Stored data:
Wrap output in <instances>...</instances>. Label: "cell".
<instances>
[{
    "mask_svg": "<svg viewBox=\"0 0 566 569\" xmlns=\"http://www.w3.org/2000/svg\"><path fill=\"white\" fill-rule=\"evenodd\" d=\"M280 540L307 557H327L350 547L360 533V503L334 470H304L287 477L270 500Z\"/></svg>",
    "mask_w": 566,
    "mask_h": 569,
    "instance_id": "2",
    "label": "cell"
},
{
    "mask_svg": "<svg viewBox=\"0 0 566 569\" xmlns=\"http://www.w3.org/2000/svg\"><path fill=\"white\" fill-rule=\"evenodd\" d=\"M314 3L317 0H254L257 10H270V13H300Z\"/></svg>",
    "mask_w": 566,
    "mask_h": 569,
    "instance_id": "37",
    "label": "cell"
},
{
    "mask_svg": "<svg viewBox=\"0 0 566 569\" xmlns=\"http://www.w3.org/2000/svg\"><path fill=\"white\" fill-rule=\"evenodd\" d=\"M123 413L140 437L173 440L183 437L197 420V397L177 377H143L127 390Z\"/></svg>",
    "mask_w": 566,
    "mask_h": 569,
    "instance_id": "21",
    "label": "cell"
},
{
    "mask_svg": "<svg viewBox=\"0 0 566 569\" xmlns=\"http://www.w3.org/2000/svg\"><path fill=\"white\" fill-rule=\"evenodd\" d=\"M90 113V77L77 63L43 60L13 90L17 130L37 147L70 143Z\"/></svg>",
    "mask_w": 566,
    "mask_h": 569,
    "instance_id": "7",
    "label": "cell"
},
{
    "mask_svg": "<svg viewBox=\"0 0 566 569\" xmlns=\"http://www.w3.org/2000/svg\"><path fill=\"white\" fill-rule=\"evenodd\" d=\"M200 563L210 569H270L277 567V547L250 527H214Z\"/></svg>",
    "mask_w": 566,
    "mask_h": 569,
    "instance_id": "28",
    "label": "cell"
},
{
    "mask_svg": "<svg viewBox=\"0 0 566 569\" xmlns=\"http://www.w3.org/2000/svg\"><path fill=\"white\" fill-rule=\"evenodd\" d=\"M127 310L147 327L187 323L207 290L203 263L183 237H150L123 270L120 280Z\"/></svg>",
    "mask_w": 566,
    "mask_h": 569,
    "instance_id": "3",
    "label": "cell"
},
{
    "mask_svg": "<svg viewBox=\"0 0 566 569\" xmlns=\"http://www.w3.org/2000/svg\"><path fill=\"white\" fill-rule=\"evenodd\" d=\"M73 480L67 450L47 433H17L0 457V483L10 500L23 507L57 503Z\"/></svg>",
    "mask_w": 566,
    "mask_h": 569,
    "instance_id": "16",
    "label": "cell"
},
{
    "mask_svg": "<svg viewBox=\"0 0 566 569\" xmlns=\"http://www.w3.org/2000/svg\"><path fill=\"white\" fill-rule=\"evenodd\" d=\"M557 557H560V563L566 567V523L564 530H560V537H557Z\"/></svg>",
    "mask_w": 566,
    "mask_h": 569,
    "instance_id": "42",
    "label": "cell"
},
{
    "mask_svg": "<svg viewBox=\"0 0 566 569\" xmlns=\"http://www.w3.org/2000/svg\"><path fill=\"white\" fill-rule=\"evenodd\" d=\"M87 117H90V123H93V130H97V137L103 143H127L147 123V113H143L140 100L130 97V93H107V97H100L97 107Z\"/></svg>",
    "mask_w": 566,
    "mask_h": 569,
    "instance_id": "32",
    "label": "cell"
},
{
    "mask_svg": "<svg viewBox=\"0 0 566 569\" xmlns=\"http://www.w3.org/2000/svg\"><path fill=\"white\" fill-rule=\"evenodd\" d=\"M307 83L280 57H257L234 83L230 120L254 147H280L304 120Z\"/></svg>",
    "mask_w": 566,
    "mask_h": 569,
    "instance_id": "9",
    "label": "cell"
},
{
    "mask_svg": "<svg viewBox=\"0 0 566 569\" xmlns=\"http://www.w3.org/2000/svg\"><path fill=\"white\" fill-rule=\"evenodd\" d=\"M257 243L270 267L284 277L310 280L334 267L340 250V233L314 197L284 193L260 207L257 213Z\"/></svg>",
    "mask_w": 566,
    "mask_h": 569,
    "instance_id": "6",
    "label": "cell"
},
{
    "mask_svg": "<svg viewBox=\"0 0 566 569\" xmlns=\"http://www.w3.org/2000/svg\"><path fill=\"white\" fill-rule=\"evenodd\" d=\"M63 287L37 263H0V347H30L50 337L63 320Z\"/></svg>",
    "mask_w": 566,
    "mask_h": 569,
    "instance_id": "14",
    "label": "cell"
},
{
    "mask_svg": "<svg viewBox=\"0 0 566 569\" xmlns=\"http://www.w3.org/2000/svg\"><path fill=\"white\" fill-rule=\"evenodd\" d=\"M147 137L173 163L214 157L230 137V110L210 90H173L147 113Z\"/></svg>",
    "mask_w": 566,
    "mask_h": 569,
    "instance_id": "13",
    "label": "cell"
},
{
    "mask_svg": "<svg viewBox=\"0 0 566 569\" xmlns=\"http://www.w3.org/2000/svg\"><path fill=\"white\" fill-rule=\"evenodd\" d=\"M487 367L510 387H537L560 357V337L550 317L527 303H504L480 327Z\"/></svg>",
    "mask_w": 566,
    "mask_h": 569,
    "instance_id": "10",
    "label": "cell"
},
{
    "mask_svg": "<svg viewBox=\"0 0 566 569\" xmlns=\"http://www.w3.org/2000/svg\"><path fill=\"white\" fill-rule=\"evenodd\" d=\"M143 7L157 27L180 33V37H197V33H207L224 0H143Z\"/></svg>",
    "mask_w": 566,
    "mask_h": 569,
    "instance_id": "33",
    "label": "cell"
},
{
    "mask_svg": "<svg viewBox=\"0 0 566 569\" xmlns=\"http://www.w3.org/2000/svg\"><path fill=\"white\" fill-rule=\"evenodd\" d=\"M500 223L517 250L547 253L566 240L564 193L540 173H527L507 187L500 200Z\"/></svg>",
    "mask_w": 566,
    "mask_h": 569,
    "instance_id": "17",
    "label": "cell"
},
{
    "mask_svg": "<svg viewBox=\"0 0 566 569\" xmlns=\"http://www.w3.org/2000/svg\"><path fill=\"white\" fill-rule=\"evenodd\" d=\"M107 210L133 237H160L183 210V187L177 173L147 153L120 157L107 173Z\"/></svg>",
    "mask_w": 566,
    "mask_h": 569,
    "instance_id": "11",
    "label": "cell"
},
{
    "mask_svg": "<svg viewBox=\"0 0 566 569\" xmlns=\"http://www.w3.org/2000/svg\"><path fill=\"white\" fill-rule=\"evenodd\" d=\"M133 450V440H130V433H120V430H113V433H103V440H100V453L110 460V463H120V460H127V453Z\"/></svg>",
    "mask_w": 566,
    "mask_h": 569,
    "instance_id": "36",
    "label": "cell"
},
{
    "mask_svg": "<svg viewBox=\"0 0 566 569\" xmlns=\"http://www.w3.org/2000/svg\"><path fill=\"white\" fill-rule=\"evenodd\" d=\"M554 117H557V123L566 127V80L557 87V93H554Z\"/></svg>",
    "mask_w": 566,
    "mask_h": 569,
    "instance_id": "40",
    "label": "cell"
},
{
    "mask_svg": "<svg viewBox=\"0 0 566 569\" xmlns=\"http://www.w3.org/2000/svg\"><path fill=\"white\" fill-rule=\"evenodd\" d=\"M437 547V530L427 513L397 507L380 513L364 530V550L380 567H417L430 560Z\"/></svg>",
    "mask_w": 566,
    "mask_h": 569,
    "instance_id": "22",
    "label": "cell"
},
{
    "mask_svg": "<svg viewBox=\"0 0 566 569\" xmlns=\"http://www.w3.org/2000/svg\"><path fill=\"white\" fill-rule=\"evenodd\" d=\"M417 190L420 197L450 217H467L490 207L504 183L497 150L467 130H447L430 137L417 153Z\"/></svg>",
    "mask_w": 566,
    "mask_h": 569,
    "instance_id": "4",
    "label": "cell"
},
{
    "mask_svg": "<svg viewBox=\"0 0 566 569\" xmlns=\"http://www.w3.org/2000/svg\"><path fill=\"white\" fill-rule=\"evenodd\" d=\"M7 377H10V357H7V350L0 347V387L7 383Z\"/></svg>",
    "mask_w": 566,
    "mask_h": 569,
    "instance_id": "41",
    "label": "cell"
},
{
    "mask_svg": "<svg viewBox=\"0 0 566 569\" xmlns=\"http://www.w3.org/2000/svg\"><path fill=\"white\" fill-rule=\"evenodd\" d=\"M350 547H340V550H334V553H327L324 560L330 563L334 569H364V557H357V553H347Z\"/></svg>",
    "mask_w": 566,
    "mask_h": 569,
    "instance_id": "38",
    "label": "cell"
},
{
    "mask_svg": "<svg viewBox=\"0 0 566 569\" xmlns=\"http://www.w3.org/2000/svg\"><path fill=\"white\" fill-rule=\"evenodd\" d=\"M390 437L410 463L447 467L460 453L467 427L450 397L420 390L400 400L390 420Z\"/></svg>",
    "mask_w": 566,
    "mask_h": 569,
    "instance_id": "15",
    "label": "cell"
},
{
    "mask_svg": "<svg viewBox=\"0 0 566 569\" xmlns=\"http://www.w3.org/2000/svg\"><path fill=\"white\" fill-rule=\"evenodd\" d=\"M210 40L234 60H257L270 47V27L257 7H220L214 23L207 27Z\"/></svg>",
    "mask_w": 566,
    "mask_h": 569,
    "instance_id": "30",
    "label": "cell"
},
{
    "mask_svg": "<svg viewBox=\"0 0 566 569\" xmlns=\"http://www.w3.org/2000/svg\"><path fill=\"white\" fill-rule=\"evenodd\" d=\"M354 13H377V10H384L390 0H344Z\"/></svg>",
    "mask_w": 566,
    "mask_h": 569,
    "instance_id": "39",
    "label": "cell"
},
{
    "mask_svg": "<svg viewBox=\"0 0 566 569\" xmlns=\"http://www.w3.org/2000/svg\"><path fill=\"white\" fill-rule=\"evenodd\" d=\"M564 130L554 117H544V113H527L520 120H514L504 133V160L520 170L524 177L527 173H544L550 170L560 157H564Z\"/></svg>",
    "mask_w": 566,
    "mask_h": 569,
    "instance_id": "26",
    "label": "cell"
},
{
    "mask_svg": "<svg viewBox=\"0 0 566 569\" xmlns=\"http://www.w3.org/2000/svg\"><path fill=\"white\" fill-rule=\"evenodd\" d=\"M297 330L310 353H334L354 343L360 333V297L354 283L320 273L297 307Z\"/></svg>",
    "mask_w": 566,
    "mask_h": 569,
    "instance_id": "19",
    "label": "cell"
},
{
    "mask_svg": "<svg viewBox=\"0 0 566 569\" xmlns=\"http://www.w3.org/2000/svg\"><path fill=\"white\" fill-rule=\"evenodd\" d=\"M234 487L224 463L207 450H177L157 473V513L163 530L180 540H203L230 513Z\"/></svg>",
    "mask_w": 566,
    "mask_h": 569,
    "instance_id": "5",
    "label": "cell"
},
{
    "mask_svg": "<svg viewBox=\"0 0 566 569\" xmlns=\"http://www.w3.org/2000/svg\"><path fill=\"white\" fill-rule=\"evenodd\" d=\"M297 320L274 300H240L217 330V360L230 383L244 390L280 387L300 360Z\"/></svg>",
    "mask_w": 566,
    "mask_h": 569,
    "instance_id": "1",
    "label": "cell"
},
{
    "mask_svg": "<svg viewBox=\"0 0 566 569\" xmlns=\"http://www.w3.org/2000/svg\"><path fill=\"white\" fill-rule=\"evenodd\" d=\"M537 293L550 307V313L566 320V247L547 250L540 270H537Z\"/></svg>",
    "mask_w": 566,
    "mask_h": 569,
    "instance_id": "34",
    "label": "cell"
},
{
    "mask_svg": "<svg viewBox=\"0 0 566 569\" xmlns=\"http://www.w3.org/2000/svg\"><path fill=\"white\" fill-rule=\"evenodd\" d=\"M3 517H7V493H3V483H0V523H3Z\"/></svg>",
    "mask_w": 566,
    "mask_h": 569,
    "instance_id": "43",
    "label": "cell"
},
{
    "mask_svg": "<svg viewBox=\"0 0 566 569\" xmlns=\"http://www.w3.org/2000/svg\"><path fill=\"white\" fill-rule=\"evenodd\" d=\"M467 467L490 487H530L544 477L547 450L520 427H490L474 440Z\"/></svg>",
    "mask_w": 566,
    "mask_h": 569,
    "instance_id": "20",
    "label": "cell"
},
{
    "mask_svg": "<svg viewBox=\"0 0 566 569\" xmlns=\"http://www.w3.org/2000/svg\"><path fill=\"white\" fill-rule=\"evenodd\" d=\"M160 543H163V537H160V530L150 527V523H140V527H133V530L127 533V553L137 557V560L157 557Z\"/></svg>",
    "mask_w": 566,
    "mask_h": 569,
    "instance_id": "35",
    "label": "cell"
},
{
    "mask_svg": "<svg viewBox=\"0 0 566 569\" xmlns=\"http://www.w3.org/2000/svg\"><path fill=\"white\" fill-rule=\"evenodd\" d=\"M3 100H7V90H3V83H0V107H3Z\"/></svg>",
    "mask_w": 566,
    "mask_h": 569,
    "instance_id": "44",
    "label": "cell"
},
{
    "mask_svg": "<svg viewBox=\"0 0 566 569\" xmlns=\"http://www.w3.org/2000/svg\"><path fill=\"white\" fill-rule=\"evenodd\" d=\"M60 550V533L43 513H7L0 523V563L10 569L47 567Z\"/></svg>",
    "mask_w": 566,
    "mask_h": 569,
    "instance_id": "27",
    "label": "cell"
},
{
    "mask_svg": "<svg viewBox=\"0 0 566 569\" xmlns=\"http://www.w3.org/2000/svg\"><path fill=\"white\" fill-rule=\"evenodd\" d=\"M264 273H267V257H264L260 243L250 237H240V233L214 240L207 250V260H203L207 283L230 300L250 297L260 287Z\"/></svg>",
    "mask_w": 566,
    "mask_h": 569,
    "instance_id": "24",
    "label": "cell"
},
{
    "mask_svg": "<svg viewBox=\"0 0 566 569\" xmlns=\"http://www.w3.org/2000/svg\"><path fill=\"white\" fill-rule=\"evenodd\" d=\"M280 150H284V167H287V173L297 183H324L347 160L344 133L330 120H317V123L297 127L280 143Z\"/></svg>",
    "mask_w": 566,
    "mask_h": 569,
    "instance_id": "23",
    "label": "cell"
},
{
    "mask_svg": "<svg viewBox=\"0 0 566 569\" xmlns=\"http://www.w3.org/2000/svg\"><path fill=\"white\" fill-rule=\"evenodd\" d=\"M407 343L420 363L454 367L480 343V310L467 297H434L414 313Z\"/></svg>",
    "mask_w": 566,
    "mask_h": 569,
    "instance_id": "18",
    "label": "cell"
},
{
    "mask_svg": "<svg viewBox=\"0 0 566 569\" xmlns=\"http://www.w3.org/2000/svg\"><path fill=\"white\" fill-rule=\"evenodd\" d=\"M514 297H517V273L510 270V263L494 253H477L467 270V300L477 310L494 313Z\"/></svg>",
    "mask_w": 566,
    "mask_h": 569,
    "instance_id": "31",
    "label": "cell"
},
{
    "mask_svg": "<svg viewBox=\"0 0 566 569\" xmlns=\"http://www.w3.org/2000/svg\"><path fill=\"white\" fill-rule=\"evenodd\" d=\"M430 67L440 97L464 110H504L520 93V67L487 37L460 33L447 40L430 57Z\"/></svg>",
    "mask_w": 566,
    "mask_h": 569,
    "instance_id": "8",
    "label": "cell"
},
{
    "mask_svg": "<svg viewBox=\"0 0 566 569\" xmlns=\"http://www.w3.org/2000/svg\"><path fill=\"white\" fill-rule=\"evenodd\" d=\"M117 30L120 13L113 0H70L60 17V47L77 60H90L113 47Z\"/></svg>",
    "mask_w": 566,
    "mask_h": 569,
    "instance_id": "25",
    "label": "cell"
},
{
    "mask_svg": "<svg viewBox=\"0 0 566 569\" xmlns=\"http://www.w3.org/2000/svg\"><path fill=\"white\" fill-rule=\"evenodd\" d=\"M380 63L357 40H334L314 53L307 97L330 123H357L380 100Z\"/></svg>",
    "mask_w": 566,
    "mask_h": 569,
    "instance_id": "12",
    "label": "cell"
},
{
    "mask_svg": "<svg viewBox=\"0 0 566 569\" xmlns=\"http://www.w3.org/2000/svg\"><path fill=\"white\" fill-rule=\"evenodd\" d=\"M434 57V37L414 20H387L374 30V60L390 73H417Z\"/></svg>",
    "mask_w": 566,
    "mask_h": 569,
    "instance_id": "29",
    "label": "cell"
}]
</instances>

Exercise instructions: Extract every line of the listing above that contains the string "instances". Matching is case-sensitive.

Completed exercise:
Wrap output in <instances>...</instances>. Label: "cell".
<instances>
</instances>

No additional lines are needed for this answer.